The editor-in-chief, commonly known simply as “the Editor”, of MicroScope is charged with formulating the magazine's editorial policies and overseeing corporate operations. Since its 1982 founding, the editors have been:

- Peter Jackson: 1982 - 1984
- Jerry Saunders: 1984-1986
- Mike Foreman: 1986-1987
- John Lettice: 1987 - 1991
- Keith Rodgers: 1991 - 1996
- Billy MacInnes: 1996 - 2002
- Simon Quicke: 2002–present

==Awards==

MicroScope was awarded “Computer Journal of the Year” in 1984 by the Computer Press Association, for excellence in the field of computer journalism.

===MicroScope ACEs===

The MicroScope Awards for Channel Excellence (MicroScope ACEs) were launched in 2007 as prestigious awards with the aim of rewarding the achievements of distributors and resellers across the channel.

The entry process for the awards would kick off around November or Late October with the award ceremony usually taking place in late May or Early June in Central London.

The awards were judged by a panel of industry experts including analysts, independent consultants and editorial staff from MicroScope. The shortlist drawn up by the judges was then posted online with the readership of the magazine then given an opportunity to vote for the winners.

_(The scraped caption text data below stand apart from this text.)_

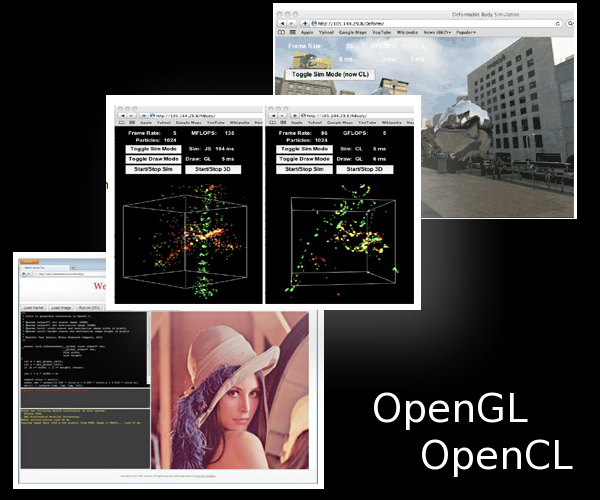 OpenGL OpenCL Image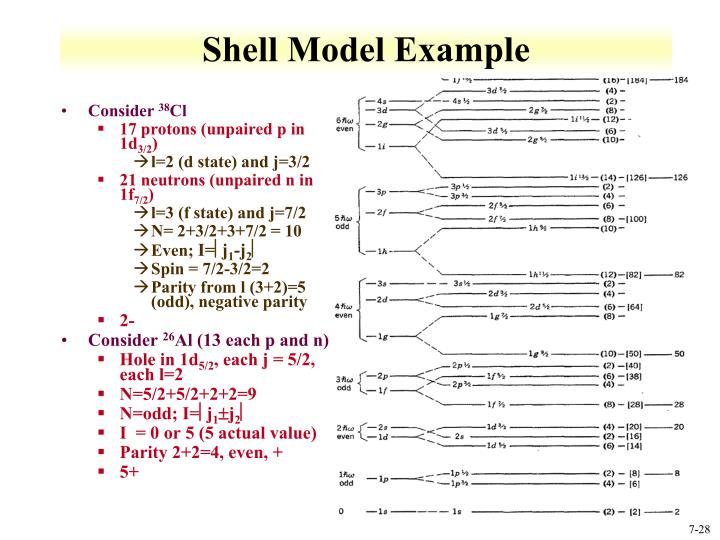 Shell Model Example
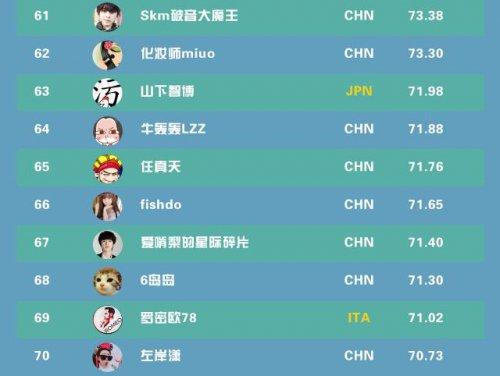 全球网红TOP100:PDD却未上榜 第一竟是...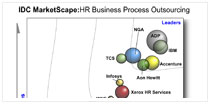 IDC's 2014 HR BPO MarketScape Report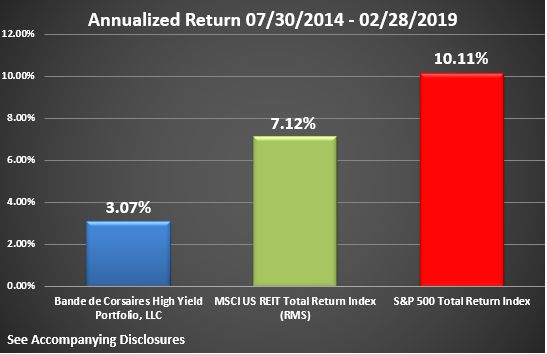 BCHYP Rate of Return Graphic Through February 2019 Annualized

Award Categories as follows:

Reseller

- SME reseller of the year
- Storage reseller of the year
- AV reseller of the year
- Networking/comms reseller of the year
- security reseller of the year

Distributor

- Security distributor of the year
- Storage distributor of the year
- Networking/comms distributor of the year
- AV distributor of the year

Editor's choice

- Vendor of the year

During their first 3 years, the Microscope ACE’s grew and established themselves as one of the leading industry awards. Following the sale of MicroScope to TechTarget, the 2011 awards ceremony was postponed.

The ACEs continued to run digitally until 2016 before the format was postponed awaiting future development.

===25th Anniversary Awards===

25th anniversary awards as follows:

- Most influential person of the past 25 years
- Most significant vendor of the past 25 years
- Most significant distributor of the past 25 years
- Most significant reseller of the past 25 years

==Related Publications==
MicroScope is a sister publication of ComputerWeekly.com and is part of the TechTarget network of websites that also includes SearchITchannel.com, which covers the channel activities in the US market.